手嶋龍一

手嶋龍一

手嶋龍一オフィシャルサイト HOME » 手嶋流「書物のススメ」 » 書評

手嶋流「書物のススメ」

「猿神のロスト・シティ 地上最後の秘境に眠る謎の文明を探せ」
      (ダグラス・プレストン著、 鍛原 多惠子訳 NHK出版)

書評 コロンビアの国防大臣を訪米直前まで務めていたラファエル・ファルド氏は、麻薬戦争の指揮官として前線から還ったばかりだった。この人と90年代半ばにアメリカ東部の大学の研究所で一年余りを共に過ごしたことがある。彼の地の戦いは警察の手には負えず、国防軍が麻薬カルテルと対峙せざるを得なかった。それゆえ国防大臣は麻薬マフィアの暗殺リストの筆頭に挙げられていた。アメリカ政府は、将来の大統領候補としてファルド氏を温存するためハーバード大学に身柄を預けたのだろう。

 「我々の掃討作戦の結果、麻薬カルテルは中米ホンジュラスに本拠を移しつつある。中南米の国家群には表と裏にそれぞれ支配者が君臨している」

 本書を手に取ってみて、瞳の奥に深い悲しみを湛えた指揮官の表情が鮮やかに蘇ってきた。『猿神のロスト・シティ』は、探検家、考古学者、人類学者の混成チームが、地元で「白い都市」と伝えられてきた古代文明を遂に突き止めた心躍るような冒険譚だ。ホンジュラスの奥地に広がるモスキティア地方の古代遺跡が人々を寄せ付けなかったのは、鬱蒼とした熱帯雨林の故だけでない。この地がアメリカ向けの麻薬の80%を栽培する独立王国だからだ。

 著者のダグラス・プレストンは、地球上から忽然と姿を消してしまった文明に取り憑かれた男たちと終始行動を共にし、モスキティアの熱帯雨林に分け入っていく。一行の行く手には獰猛な毒をもつ大蛇フェルドランスがとぐろを巻き、ジャガーが牙を剥き、マラリアより恐ろしい熱帯病リーシュマニア症が待ち受けていた。だが皮肉にも、苛烈を極めた十重二十重の災厄こそが熱帯雨林に埋もれた未知の文明を盗掘から守り抜く障壁となっていた。

 常の手段では目指す現場に近づけない――。探査チームは遺跡発掘の常道から外れた武器を手に「白い都市」に迫っていった。「ライダー」と呼ばれるレーザー探査装置がそれだった。彼らは現地の踏査に先立ってまずセスナ機に「ライダー」を搭載し、伝説の地の上空を飛ばしてみた。そして遺跡が眠っているとあたりをつけた3つの谷の一帯に科学のメスを入れていった。その画像を解析してみると「失われた都市」の痕跡がくっきりと現れてきた。

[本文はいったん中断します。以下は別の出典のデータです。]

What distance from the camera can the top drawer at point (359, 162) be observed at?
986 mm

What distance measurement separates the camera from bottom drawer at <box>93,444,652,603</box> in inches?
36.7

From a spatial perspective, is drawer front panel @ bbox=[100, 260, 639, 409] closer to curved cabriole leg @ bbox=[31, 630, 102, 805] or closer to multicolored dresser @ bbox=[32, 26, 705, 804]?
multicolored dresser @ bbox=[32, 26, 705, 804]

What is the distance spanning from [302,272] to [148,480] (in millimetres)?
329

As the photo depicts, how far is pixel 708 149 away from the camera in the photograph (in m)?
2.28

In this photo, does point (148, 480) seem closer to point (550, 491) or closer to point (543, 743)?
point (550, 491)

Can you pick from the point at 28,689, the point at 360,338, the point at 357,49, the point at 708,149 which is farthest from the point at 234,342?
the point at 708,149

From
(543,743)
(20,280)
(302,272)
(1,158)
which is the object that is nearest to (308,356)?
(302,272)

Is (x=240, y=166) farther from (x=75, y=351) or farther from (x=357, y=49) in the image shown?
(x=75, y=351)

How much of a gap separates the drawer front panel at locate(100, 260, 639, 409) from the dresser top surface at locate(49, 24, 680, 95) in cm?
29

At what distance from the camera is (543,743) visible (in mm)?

 こうして得られた3Dマッピングのデータを頼りに探検隊が標的に挑み、ピラミッドを辿って「失われた都市」の広場に辿り着いた。植物に覆われた石板には古代人の手で刻まれた幾何学模様が刻まれているではないか。かくして未知の文明がその姿をあらわし、後に「ジャガーの都市」と命名された。

 それにしても、これほどの文明がなぜ突然姿を消してしまったのか。スペインの征服者たちは武力だけで彼らを消し去ったのではない。その謎を解くキーワードは「病原菌」だ。旧大陸の人類は、家畜を経て伝染した伝染病に襲われて夥しい死者を出した。だが生き残った人々は病気への免疫を獲得して逞しくなった。だが、新世界の人類はそうした免疫を持っていなかった。異質の文明に遭遇した彼らはひとたまりもなく滅びていった。本書の著者はそうした仮説を紹介している。

 「ジャガーの都市」の遺跡の発掘が進むにつれて、古代文明が消滅していった謎が解き明かされていくことだろう。だがこれは過去の物語などではない。われわれ現代の人類の将来にかかわる命題が含まれている。21世紀に生きる人類は、未知の病原菌に十分な耐性を備えているのか。「ジャガーの都市」を見舞った災厄は、現代の人類にも襲いかかる恐れがある。本書は優れて現代的な問いを内包している。